Data for this exercise section start

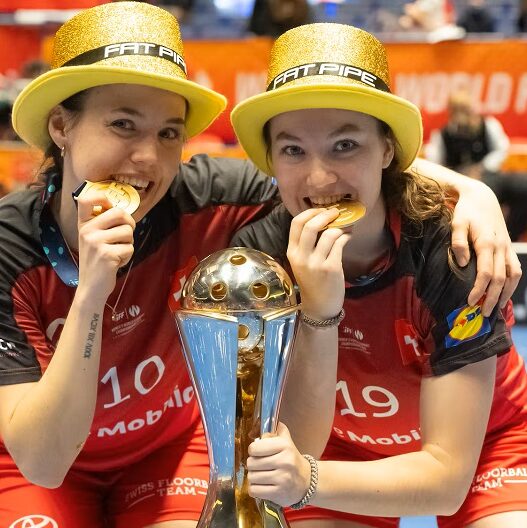 Deux joueuses de l’équipe de Suisse féminine de unihockey célèbrent leur titre de championnes du monde en croquant leur médaille d’or, trophée à la main.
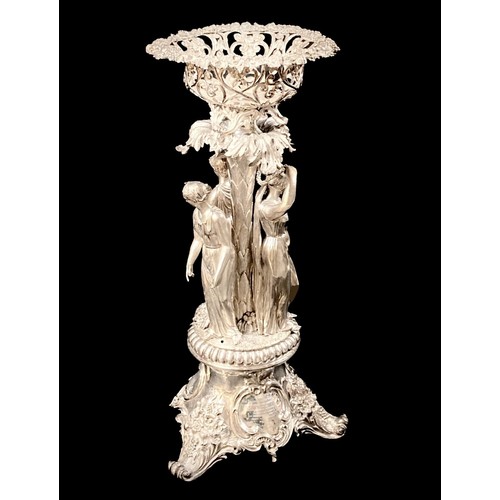 A Victorian silver centrepiece, the pierced basket supported on a column above three classical female figures, on a rococo scrolling three footed base with presentation inscription in Latin dated 1858 to Rev. William Dobson of Cheltenham College, J E Terrey & Co (John Edward Terry), London 1847, 121.5toz, 24.5 by 52cm high, in its original oak fitted storage case.

Provenance: sold on behalf of Rev. Dobson's family, Dobson was the second principal of Cheltenham College (1845-59), he received the silver centre-piece in recognition for his service as principal, although it was reported on his retirement in 1859 'he did not ask for a service of plate, but for a handsome and comfortable brougham and pair' (Rev. T. Mozley 'Reminscences' pub. circa 1882).
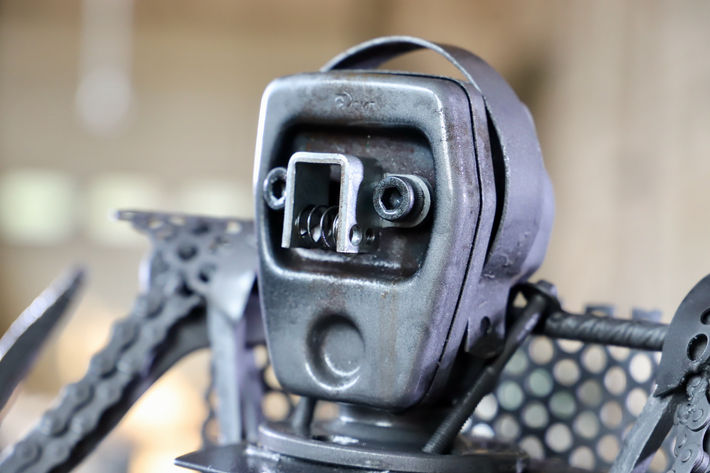 Tête en gros plan et détaillée d'une sculpture en métal représentant un robot guerrier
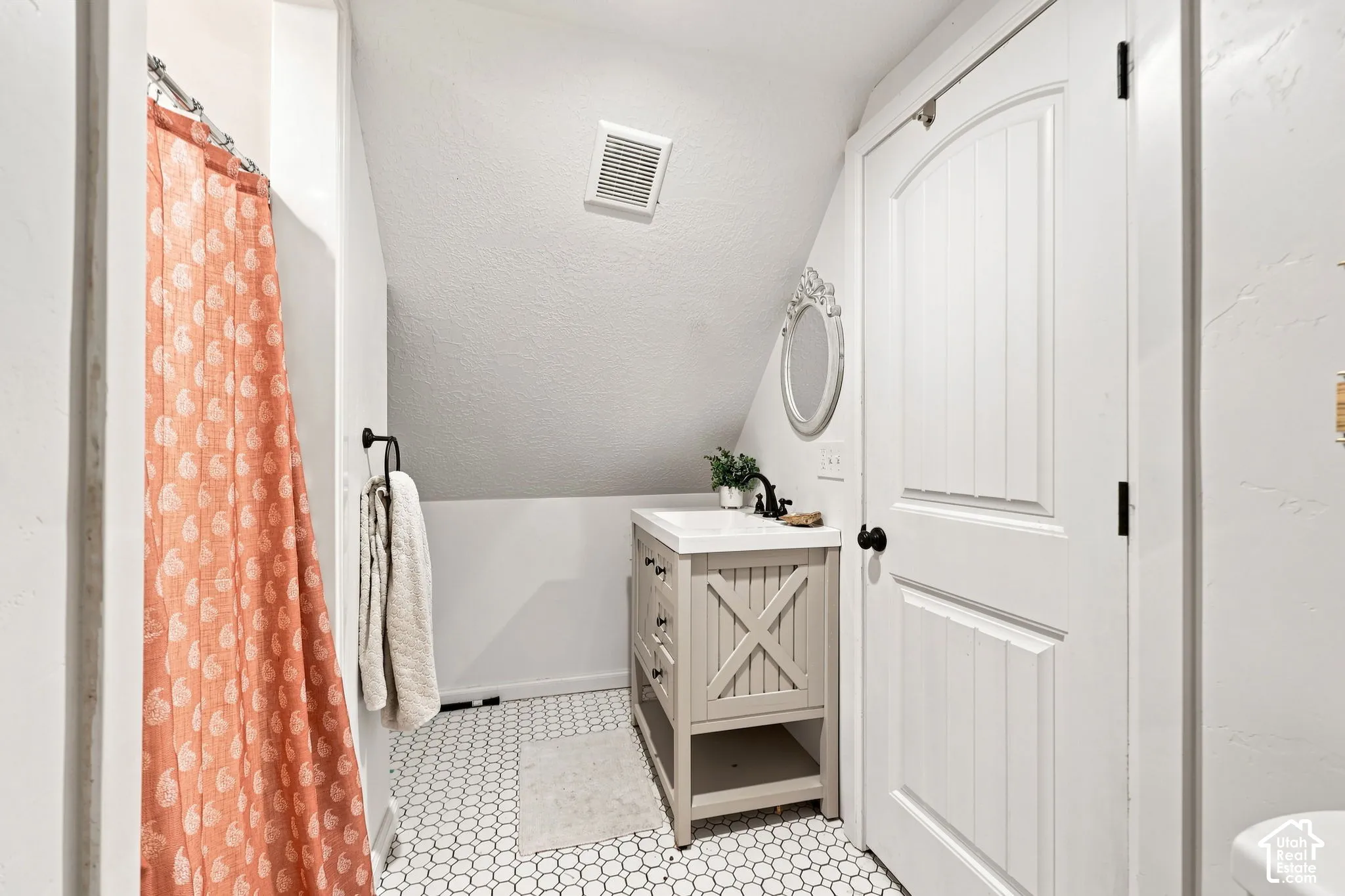 Light-toned vanity with an integrated sink, black fixtures, and a decorative mirror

Data for this exercise section end

Description of the task
Reproduce every line of the entries above verbatim, omitting the pictures.

Exercise response
 Deux joueuses de l’équipe de Suisse féminine de unihockey célèbrent leur titre de championnes du monde en croquant leur médaille d’or, trophée à la main.
 A Victorian silver centrepiece, the pierced basket supported on a column above three classical female figures, on a rococo scrolling three footed base with presentation inscription in Latin dated 1858 to Rev. William Dobson of Cheltenham College, J E Terrey & Co (John Edward Terry), London 1847, 121.5toz, 24.5 by 52cm high, in its original oak fitted storage case.

Provenance: sold on behalf of Rev. Dobson's family, Dobson was the second principal of Cheltenham College (1845-59), he received the silver centre-piece in recognition for his service as principal, although it was reported on his retirement in 1859 'he did not ask for a service of plate, but for a handsome and comfortable brougham and pair' (Rev. T. Mozley 'Reminscences' pub. circa 1882).
 Tête en gros plan et détaillée d'une sculpture en métal représentant un robot guerrier
 Light-toned vanity with an integrated sink, black fixtures, and a decorative mirror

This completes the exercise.